Labor’s paycheck fetishism

Via Mike Elk, I came upon this article in Labor Notes about Piketty. It is written in that affected homespun style that a lot of Labor writing is, and, also like a lot of Labor writing, flippantly dismisses as inferior anti-inequality strategies that don’t involve organizing to cram more money through people’s paychecks:

When workers bargain collectively, they can affect the distribution of wealth at its source. That’s more effective than attempting to recoup what they’re entitled to once it’s already in the boss’s pocket and out the door.

This is an empirical claim and it’s not correct. The American labor movement suffers from a serious lack of imagination about how to go after the boss or capital more generally. This serious lack of imagination has them fetishizing the paycheck as the holy grail of income channels, which is a severe mistake.

With organization and some good fighting, you can push the needle on labor paychecks a considerable amount. That’s a good thing and worth doing, but it doesn’t get us anywhere near the level of equality that we should want to see.

Despite what the author says, taking money from the boss’s pocket once it’s “out the door” has a greater capacity to cut inequality. That is, taxing and transferring has the ability to reduce inequality much more than organizing for raises does. Both can push down inequality and both are worth doing, but, as an empirical matter, the former has more potency.

Elsewhere in the world, Labor seems to be aware of this. If you delve into the countries that have the highest union membership and coverage rates in the world, you see their unions being extremely serious and proactive about getting the state to put in place equalizing tax-and-transfer schemes as well as public benefit systems. This overall approach to fighting capital and the rich is massively more effective than solely containing the fight to workplace scrapping.

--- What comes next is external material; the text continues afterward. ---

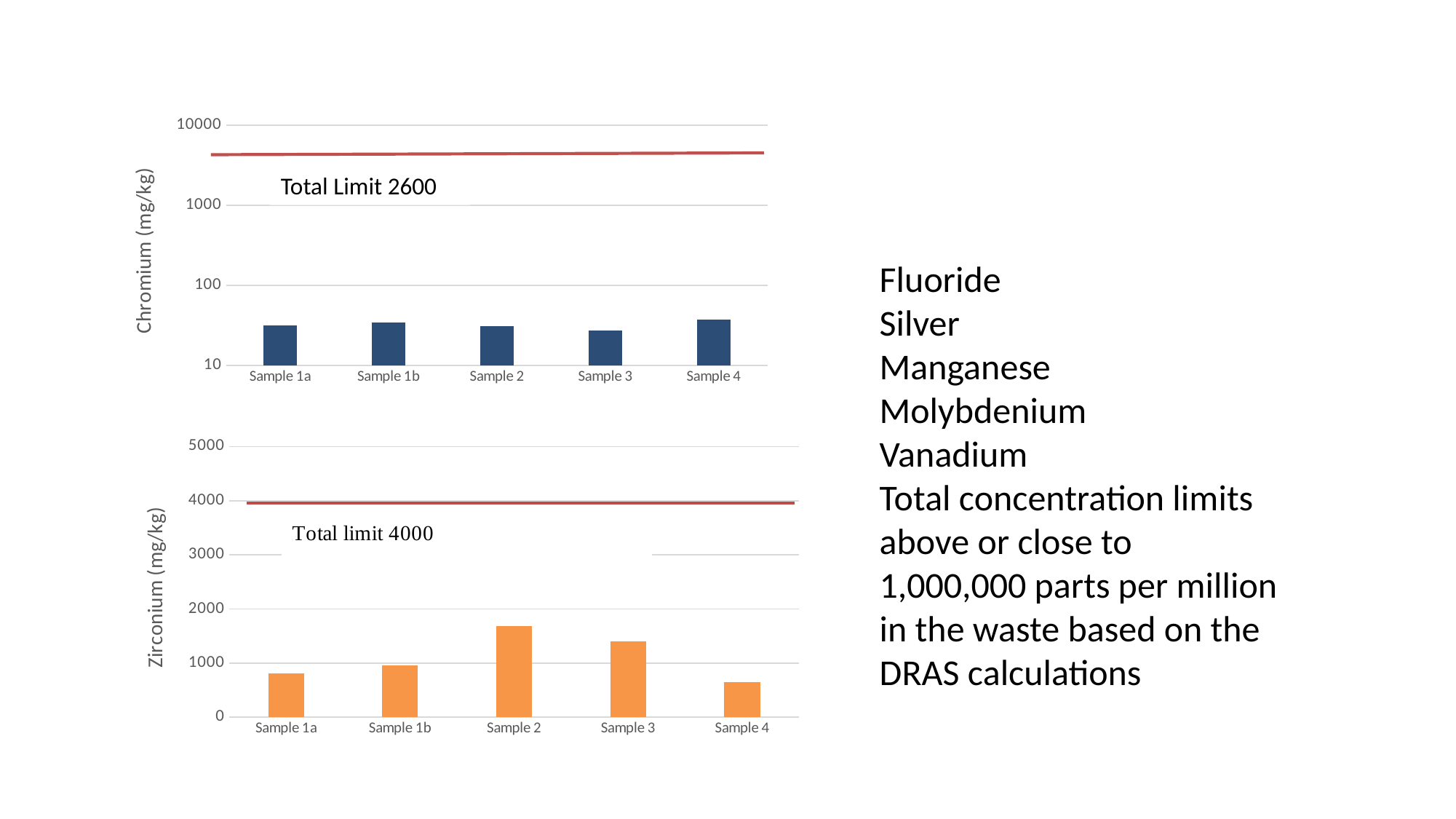
In the top chart (Chromium), is the value for Sample 4 greater or less than 100? less How many samples are plotted in the bottom chart (Zirconium)? 5 In the bottom chart (Zirconium), which sample has the highest value? Sample 2 In the bottom chart (Zirconium), which is larger, the value for Sample 2 or the value for Sample 3? Sample 2 In the bottom chart (Zirconium), is the value for Sample 4 greater or less than 1000? less In the top chart (Chromium), which sample has the highest value? Sample 4 In the bottom chart (Zirconium), is the value for Sample 2 greater or less than 2000? less What total limit is labelled on the top chart (Chromium)? Total Limit 2600 What is the y-axis label of the bottom chart? Zirconium (mg/kg) In the bottom chart (Zirconium), which sample has the lowest value? Sample 4 What type of chart is the top chart (Chromium)? bar chart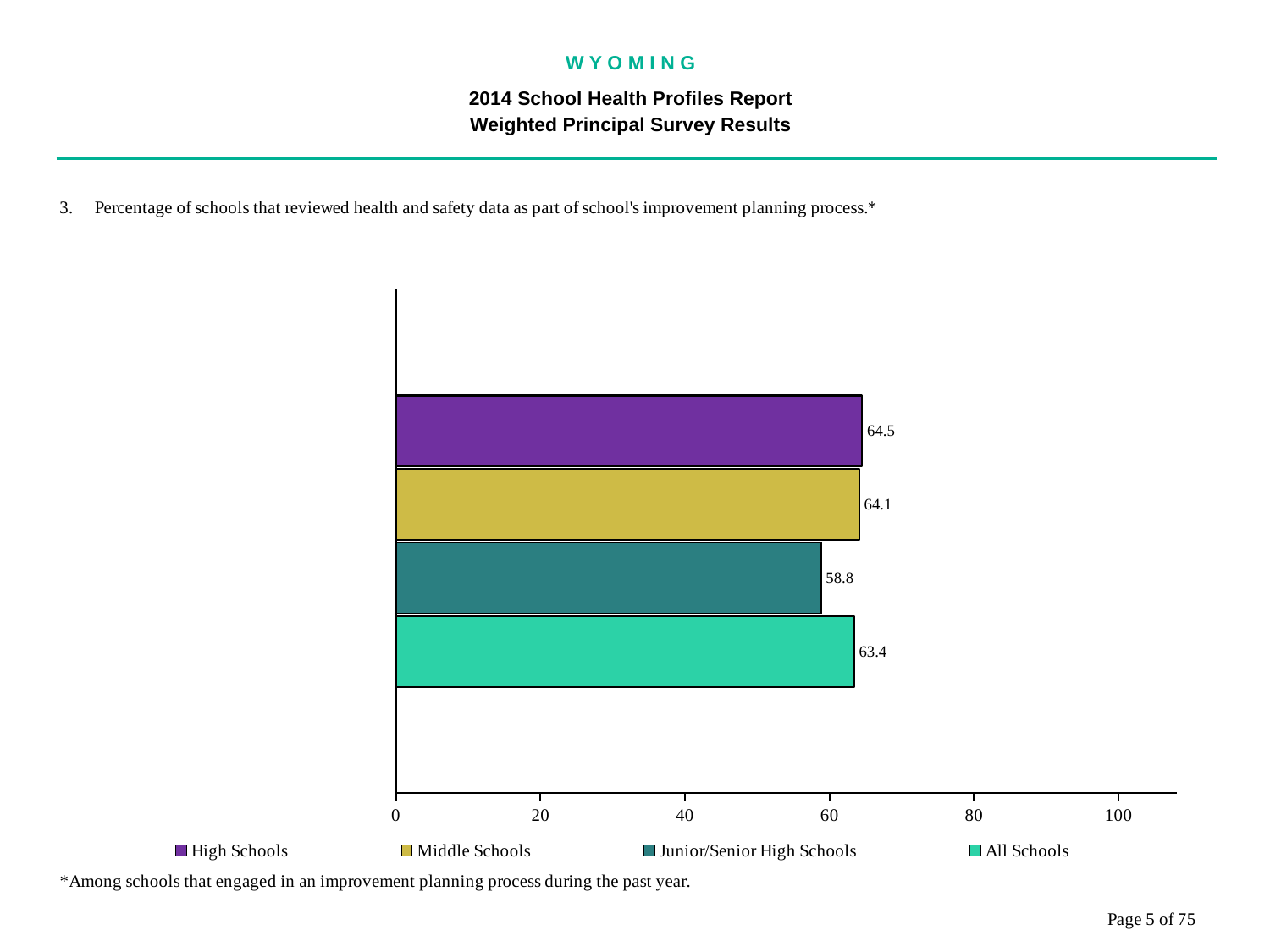
Which school type has the lowest value? Junior/Senior High Schools How many entries does the legend list? 4 What is the difference between the values for Middle Schools and All Schools? 0.7 What is the value for Middle Schools? 64.1 How many bars are shown in the chart? 4 What is the difference between the values for High Schools and Junior/Senior High Schools? 5.7 Is the value for Junior/Senior High Schools greater or less than 60? less Which is larger, the value for Middle Schools or the value for Junior/Senior High Schools? Middle Schools What is the value for All Schools? 63.4 What is the value for High Schools? 64.5 What kind of chart is shown on the slide? bar chart What is the value for Junior/Senior High Schools? 58.8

Sloganeering labor movement people who act like everything is basically silly and irrelevant compared to local organizing to push up paychecks are wrong on the merits and doing a disservice to the populations labor is supposed to fight for. The labor movement should be using every channel of power to get more for the bottom of the economic hierarchy, and it can’t do that when it fetishizes workplace-to-workplace agitating to the exclusion of all other strategies.